» **DESCRIPTION OF THE TASK**: Rewrite the data below, replacing "group" with "set" and keeping everything else unchanged.

» **DATA ENTRIES**:
start

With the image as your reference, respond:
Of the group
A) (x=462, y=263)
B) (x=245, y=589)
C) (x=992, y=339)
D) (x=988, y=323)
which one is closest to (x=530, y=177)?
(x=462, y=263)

end

» **ANSWER FOR THIS EXERCISE**:
With the image as your reference, respond:
Of the set
A) (x=462, y=263)
B) (x=245, y=589)
C) (x=992, y=339)
D) (x=988, y=323)
which one is closest to (x=530, y=177)?
(x=462, y=263)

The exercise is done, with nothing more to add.